I'd ask you to write out the lines below exactly, with no images.

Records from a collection
= Beginning of Section =

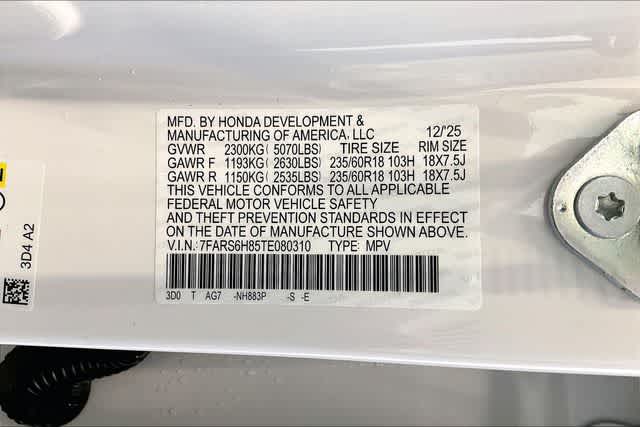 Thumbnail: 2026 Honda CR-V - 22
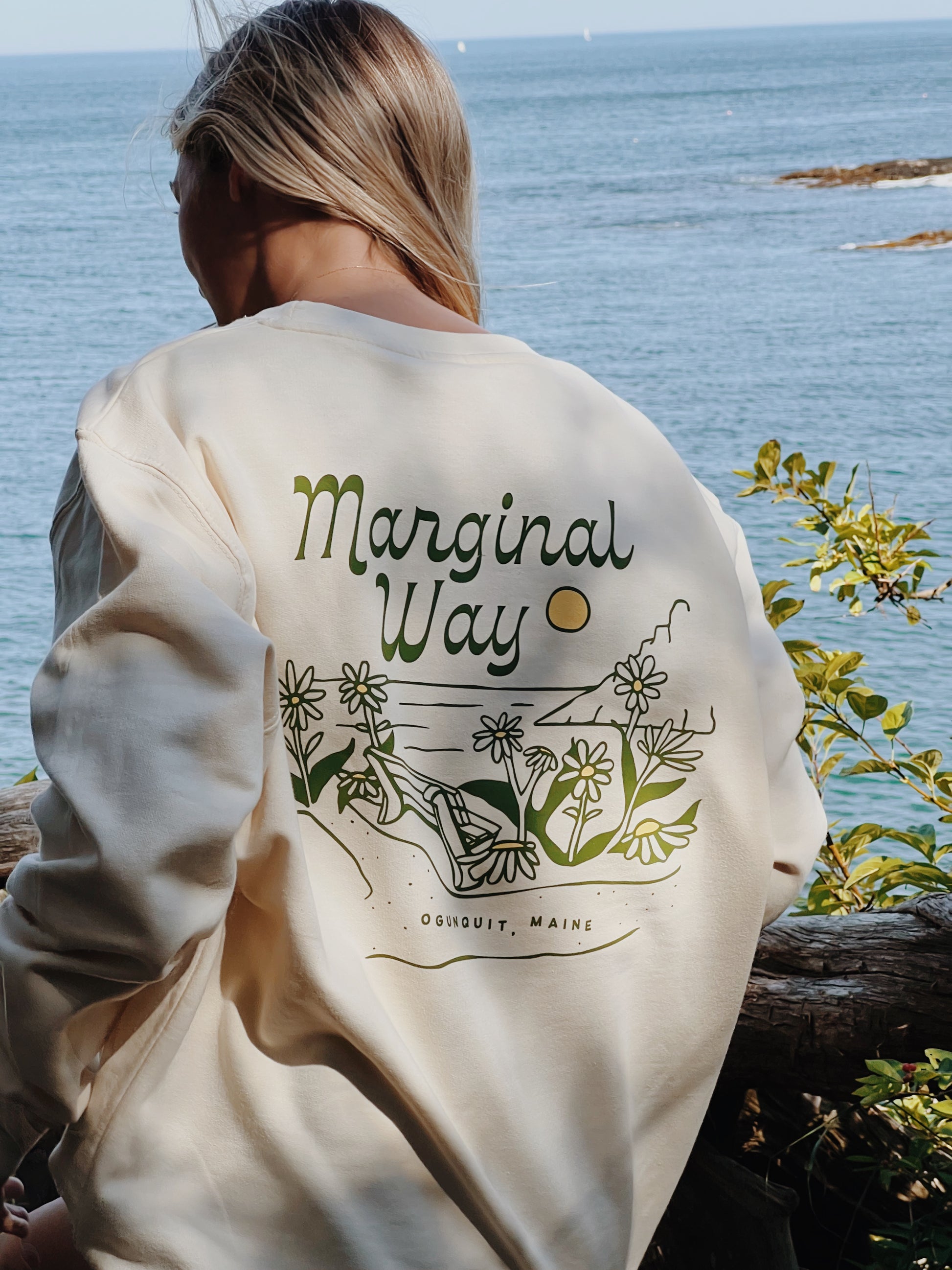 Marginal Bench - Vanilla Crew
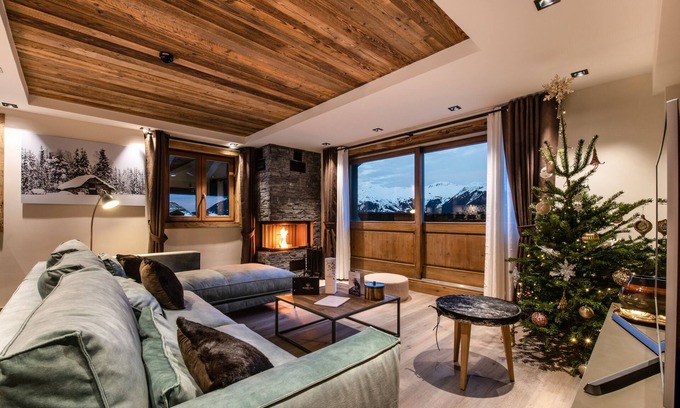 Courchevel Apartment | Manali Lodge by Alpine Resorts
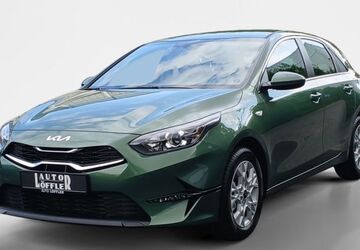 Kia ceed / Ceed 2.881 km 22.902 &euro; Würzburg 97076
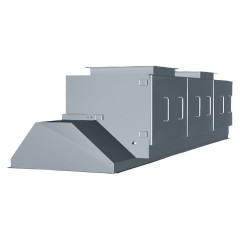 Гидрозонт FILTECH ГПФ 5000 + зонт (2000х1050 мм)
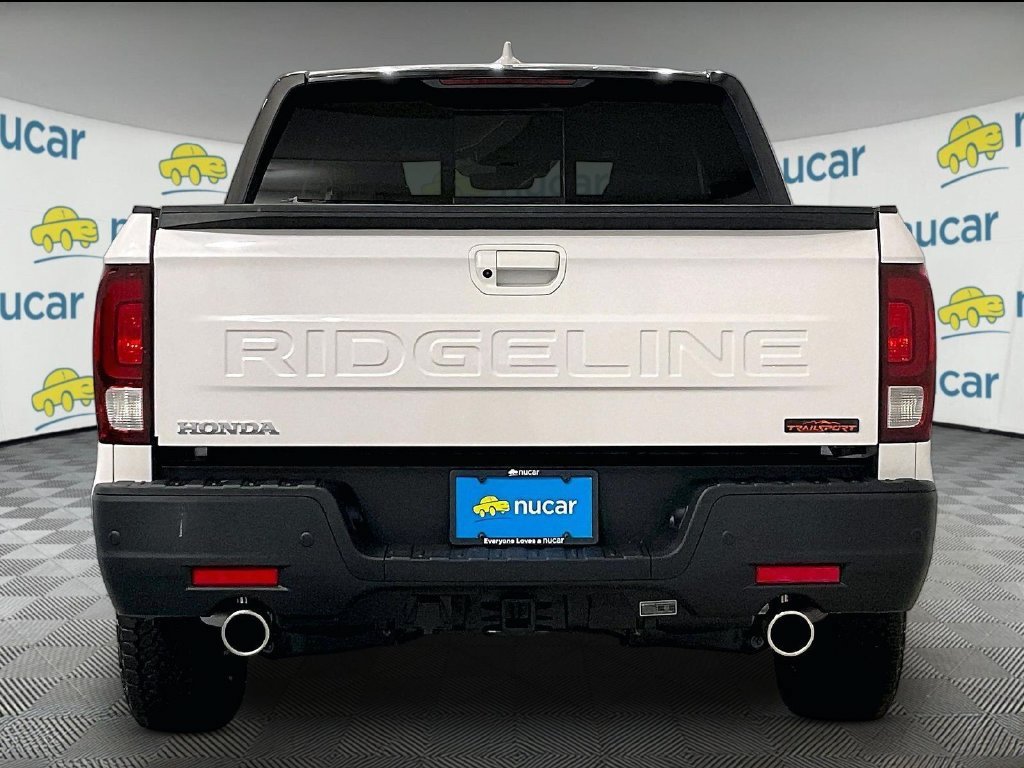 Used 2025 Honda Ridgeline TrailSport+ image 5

= End of Section =

Answer area:
 Thumbnail: 2026 Honda CR-V - 22
 Marginal Bench - Vanilla Crew
 Courchevel Apartment | Manali Lodge by Alpine Resorts
 Kia ceed / Ceed 2.881 km 22.902 &euro; Würzburg 97076
 Гидрозонт FILTECH ГПФ 5000 + зонт (2000х1050 мм)
 Used 2025 Honda Ridgeline TrailSport+ image 5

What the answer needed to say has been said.